Saturday, June 23, 2007
Subscribe to:
Post Comments (Atom)
7 comments:
Hi Jason,
I think you are right.
One can do analogy with a distance for example. While one distance can't be half of other distance, the distance can't be "half distance" simpliciter.
BTW, the view is not defended just be Frege. Hegel for example, argued that numbers are rations (so require two sides which will be compared), and if I remember right Frege referred to some other philosophers before him that held similar view.
Oops, "while one distance can be half of other distance" it should be.
Hi Tanasije,
Thanks for your comment. I wasn't aware that Hegel thought all numbers are ratios (you did mean ratios, right?) That sounds interesting, but isn't it trivially true in virtue of the fact that any number can be written as a ratio of itself to one? E.g., 2 can also be written as 2:1, 4 as 4:1, etc. Did Hegel have something more substantive in mind?
Also, do you remember who any of the other philosophers were? I think Wittgenstein held a similar but even more radical view, calling 'object' a psuedo-concept.

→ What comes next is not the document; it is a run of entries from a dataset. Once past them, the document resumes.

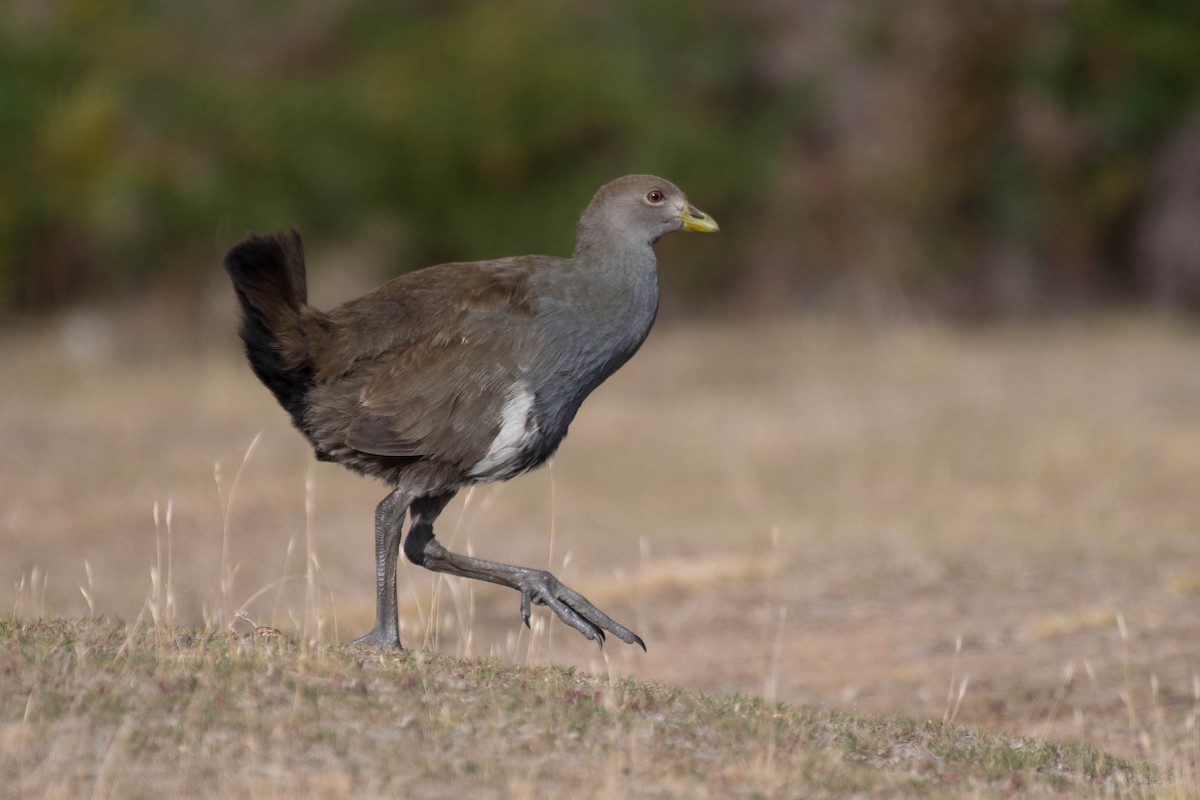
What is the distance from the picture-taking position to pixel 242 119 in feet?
73.6

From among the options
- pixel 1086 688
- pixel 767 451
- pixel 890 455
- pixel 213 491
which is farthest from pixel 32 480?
pixel 1086 688

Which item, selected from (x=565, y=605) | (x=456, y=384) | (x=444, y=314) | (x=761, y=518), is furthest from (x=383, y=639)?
(x=761, y=518)

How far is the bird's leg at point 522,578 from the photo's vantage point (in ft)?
23.0

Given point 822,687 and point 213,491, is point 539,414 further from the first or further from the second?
point 213,491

But he came after Frege.
Yeah, ratios. I guess I was hungry :)
Hegel's idea is I think what you were talking about. That only by comparing something by something else you get a number (and that is where ratio comes in).
So, there Hegel doesn't speak of ratio as something which holds among numbers (e.g. 2:1),and is outside incidental relation between two of them, but about something numbers are... i.e. analyzing them as concepts.
Hope this helped.
As for other people before Frege thinking of the numbers as requiring some kind of comparison, it is just some vague memory. I will try to find something in the books, and add another comment if I do.
Hi... Half an apple is an ordinary object (e.g. it can be picked up and thrown about) so in going from (1) to (2) you have clearly generalised incorrectly. But maybe (2) could make sense, e.g. if a big indivisible was half in and half out of the fruit bowl, and we took "object" to mean ordinary object? But it does seem that in a wider sense of "object" (2) is silly, since if the bowl could divide something (into a half in and a half out) then it could not be indivisible...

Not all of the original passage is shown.